The master slate of some 200 candidates was formed by the Nominating committee in a procedure that privileged some institutions, such as the business community, labor unions, and civil society, with making their own nominations.  Others candidates self-nominated.  The list of 200 candidates filled out questionaires, underwent drug testing, answered questions about affiliation or participation in drug trafficking with a polygraph.  Each candidate received a numerical score, and all of this information was supposedly used to winnow the list down to the 45 "best" candidates, if by "best" you include 12 who failed the polygraph test, and some whose legal qualifications are suspect.  During the process, the US Embassy in Tegucigalpa twice submitted lists of candidates that it said required more investigation or that should be eliminated outright, supposedly based on an FBI evaluation of candidates. 

In the end, the Nominating committee submitted a list of 45 candidates to the Honduran Congress, including candidates that failed the polygraph portion of the test, and those that had numeric scores less than 50%.  These are the ones the Nominating Committee said were the "best" candidates, but they refused to make public the selection criteria. 

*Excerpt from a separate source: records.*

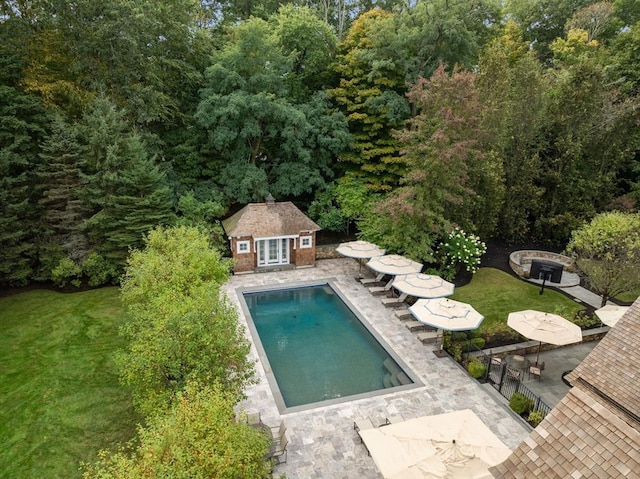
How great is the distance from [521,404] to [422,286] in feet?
19.1

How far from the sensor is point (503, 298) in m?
19.1

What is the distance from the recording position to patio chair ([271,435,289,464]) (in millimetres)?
9644

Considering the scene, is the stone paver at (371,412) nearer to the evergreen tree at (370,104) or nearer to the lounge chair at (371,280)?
the lounge chair at (371,280)

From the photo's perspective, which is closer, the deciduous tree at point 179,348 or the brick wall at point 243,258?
the deciduous tree at point 179,348

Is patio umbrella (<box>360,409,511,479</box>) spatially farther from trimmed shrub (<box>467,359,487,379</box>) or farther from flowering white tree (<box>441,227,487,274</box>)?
flowering white tree (<box>441,227,487,274</box>)

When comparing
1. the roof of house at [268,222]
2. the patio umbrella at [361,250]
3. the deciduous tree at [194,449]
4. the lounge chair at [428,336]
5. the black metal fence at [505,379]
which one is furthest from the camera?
the roof of house at [268,222]

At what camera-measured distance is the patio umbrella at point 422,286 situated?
16016mm

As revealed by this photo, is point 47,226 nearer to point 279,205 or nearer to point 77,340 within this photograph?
point 77,340

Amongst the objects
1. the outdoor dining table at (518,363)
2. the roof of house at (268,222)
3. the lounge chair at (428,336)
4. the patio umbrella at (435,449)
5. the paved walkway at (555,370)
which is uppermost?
the roof of house at (268,222)

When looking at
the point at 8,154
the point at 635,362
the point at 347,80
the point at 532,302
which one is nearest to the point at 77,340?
the point at 8,154

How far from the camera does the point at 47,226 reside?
19516mm

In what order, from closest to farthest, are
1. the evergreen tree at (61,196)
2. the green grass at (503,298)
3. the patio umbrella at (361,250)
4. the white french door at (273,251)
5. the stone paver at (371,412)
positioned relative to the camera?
the stone paver at (371,412)
the green grass at (503,298)
the evergreen tree at (61,196)
the patio umbrella at (361,250)
the white french door at (273,251)

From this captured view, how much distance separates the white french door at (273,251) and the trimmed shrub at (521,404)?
13.9 m

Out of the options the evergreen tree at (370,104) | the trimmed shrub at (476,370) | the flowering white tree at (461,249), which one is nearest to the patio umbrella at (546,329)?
the trimmed shrub at (476,370)
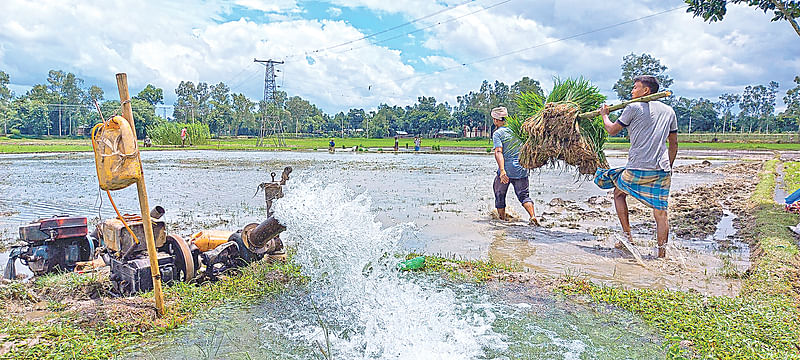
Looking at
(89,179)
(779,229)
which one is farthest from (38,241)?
(89,179)

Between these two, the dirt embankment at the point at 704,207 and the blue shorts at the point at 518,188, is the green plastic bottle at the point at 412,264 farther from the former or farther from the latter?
the dirt embankment at the point at 704,207

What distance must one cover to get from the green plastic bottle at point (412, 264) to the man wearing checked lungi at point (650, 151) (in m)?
2.70

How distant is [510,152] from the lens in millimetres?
8648

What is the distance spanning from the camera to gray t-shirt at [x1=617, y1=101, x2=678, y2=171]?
6062mm

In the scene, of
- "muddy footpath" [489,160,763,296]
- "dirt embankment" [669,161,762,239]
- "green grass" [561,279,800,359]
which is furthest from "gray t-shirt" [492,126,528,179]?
"green grass" [561,279,800,359]

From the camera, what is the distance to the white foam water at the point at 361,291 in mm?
4109

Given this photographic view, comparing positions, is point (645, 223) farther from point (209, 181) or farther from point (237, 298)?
point (209, 181)

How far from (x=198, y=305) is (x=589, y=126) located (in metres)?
5.97

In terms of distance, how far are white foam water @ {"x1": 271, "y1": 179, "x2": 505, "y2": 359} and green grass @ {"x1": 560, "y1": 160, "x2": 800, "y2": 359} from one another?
127 cm

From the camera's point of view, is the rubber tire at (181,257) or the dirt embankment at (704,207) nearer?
the rubber tire at (181,257)

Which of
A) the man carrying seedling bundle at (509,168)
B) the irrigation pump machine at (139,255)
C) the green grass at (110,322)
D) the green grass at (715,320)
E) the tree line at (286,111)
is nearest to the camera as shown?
the green grass at (715,320)

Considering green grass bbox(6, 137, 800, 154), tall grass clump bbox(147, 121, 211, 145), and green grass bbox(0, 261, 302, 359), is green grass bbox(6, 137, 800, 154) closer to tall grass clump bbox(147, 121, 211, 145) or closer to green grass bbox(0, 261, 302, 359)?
tall grass clump bbox(147, 121, 211, 145)

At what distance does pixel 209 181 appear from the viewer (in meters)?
16.9

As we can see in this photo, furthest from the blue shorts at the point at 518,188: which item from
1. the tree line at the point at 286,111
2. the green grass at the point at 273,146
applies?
the tree line at the point at 286,111
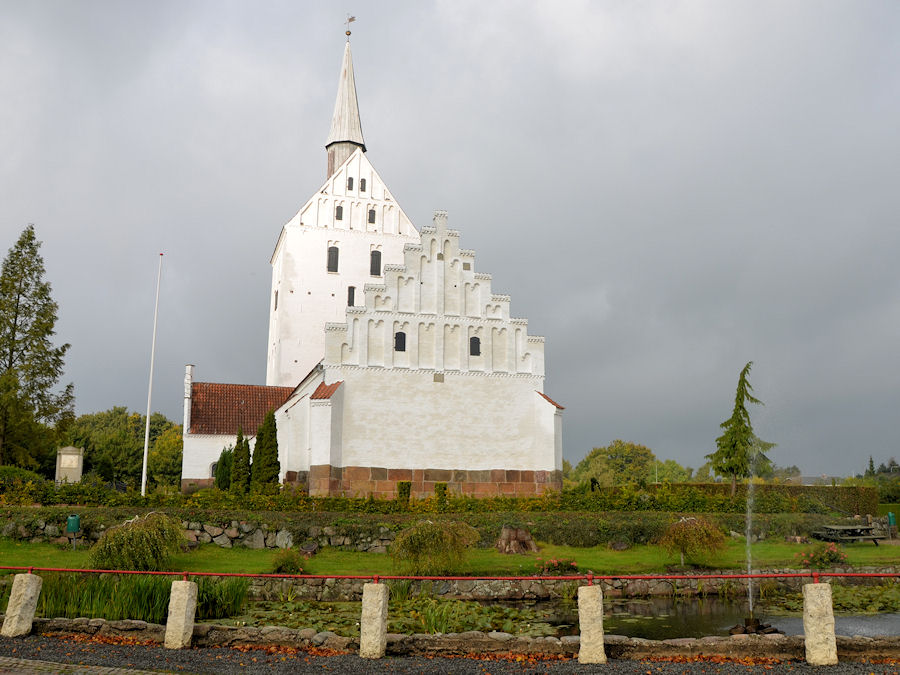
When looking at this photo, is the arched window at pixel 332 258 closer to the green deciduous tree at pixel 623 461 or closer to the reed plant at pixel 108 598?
the reed plant at pixel 108 598

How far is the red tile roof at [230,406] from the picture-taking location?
4397 centimetres

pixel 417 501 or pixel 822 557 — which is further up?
pixel 417 501

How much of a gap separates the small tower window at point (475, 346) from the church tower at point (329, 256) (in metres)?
15.5

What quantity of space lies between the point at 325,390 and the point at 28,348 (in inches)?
580

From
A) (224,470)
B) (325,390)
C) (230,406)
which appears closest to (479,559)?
(325,390)

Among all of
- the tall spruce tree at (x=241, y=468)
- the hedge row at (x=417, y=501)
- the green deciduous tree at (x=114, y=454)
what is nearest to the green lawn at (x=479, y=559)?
the hedge row at (x=417, y=501)

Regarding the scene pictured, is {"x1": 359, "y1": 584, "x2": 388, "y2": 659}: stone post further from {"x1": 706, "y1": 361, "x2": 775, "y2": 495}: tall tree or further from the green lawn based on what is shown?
{"x1": 706, "y1": 361, "x2": 775, "y2": 495}: tall tree

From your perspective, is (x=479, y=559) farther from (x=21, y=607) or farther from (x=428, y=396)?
(x=428, y=396)

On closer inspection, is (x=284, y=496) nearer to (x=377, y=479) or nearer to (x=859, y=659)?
(x=377, y=479)

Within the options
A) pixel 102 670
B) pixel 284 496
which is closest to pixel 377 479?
pixel 284 496

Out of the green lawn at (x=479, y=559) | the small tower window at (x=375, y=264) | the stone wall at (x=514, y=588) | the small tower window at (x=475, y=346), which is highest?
the small tower window at (x=375, y=264)

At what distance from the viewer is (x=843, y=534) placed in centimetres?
2800

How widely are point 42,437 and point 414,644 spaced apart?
1217 inches

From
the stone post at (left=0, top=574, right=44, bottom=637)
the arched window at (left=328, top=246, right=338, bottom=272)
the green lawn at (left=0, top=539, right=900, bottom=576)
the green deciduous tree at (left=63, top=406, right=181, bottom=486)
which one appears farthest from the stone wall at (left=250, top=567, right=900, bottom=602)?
the green deciduous tree at (left=63, top=406, right=181, bottom=486)
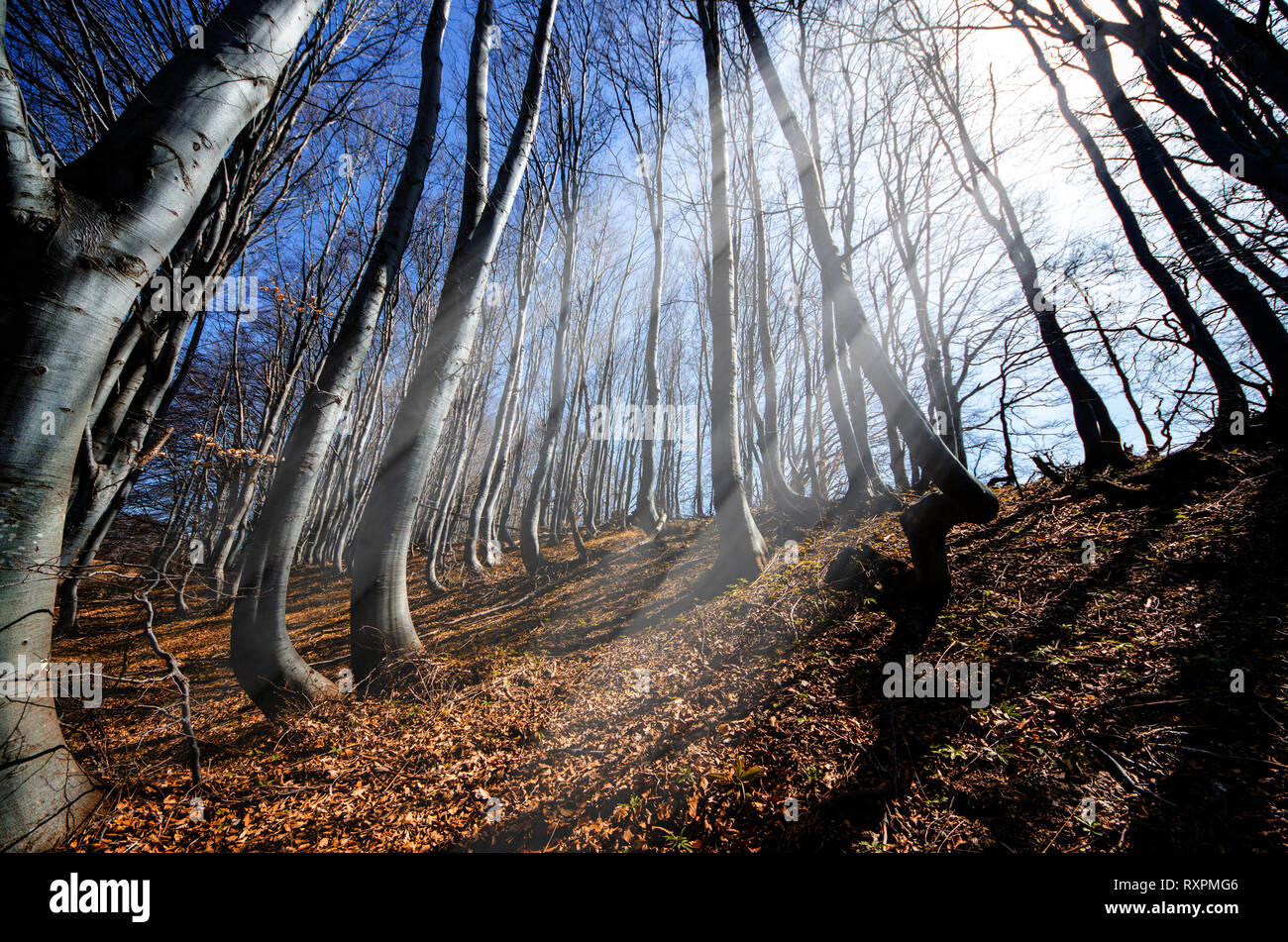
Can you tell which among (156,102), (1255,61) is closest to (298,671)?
(156,102)

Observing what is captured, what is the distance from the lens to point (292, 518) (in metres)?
3.46

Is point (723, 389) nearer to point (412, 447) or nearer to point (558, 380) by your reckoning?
point (412, 447)

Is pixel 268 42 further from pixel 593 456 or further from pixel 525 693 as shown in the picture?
pixel 593 456

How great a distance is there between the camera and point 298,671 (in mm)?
3328

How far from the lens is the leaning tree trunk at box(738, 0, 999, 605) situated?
3236 millimetres

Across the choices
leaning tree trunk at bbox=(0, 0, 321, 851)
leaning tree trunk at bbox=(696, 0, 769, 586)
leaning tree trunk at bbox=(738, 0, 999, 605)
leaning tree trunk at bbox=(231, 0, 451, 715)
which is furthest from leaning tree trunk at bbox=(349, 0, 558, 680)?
leaning tree trunk at bbox=(738, 0, 999, 605)

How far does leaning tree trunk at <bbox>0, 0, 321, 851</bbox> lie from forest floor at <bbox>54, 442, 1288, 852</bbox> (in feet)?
1.12

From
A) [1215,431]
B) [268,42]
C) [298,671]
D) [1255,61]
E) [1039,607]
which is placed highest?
[1255,61]

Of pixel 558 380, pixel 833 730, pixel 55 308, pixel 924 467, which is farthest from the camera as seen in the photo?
pixel 558 380

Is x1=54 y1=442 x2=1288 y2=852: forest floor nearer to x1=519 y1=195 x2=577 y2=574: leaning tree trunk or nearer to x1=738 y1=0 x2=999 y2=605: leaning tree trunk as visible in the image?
x1=738 y1=0 x2=999 y2=605: leaning tree trunk

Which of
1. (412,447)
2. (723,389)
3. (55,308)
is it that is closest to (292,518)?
(412,447)

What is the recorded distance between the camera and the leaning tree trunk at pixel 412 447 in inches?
144

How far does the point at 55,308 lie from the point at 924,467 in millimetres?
5375
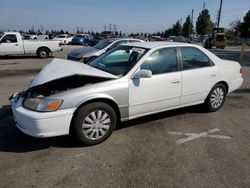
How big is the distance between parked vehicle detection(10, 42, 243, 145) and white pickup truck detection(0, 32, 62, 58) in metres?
12.0

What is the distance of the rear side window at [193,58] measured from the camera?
Result: 176 inches

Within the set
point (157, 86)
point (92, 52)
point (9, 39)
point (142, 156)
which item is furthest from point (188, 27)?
point (142, 156)

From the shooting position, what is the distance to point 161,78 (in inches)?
161

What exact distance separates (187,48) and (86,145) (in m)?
2.68

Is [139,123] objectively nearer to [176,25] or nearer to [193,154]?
[193,154]

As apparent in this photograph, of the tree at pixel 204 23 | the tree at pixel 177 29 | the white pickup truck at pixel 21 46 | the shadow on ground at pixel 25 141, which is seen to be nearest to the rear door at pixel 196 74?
the shadow on ground at pixel 25 141

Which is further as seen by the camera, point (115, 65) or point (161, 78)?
point (115, 65)

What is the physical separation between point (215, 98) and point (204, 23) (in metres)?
57.8

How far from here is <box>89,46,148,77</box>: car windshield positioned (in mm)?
4035

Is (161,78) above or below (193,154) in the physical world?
above

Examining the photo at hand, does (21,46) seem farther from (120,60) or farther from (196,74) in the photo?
(196,74)

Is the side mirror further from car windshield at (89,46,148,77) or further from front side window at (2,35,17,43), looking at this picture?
front side window at (2,35,17,43)

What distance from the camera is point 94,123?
3.58m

On January 21, the Human Rights Center of the ABA issued a 9 page report on the work of the Nominating committee, saying that it failed to meet international standards for transparency and follow the best practices for the selection of justices.  So much for those workshops in October.  The ABA said the Nominating committee had made an effort, but had not gone far enough to investigate the candidates, and that the whole process lacked transparency.  They pointed out that the "election" of the Nominating committee itself was problematic.  They made a long list of suggested improvements to the process. 

Once Congress had the list, Mauricio Oliva appointed a review committee of 10 Congress people to review the nominations and recommend a slate of candidates.  The committee was composed of members of the 5 political parties which have Congresspeople, with a majority of the positions going to the National and Liberal parties and the supporting Christian Democrats.  All committee members were selected by Oliva, not their parties.

Monday started badly for transparency when Congress blocked most of the press corp in Honduras from entering to cover the election of the Supreme Court. Blocked press included Padre Melo of Radio Progreso.

The vote failed because Oliva did nothing to court the opposition party members into supporting the slate of hand picked candidates.  He did get 9 votes from opposition party members, but clearly expected more.  After the vote, Salvador Nasralla said that only 5 of the 15 candidates were qualified in his opinion.  PAC, Libre, and PINU have together called for an open, public vote for the Supreme Court candidates, but Mauricio Oliva has instead imposed a secret vote, using paper ballots rather than the electronic voting system in Congress.  Its far easier to manipulate the results of paper ballots, as both the Liberal and National parties have done in the general elections for the last 34 years.

Congress meets again at 4 pm to reportedly reconsider electing the same slate of 15 candidates again, only this time with a secret vote instead of a public one, using paper ballots instead of the electronic voting system installed in Congress.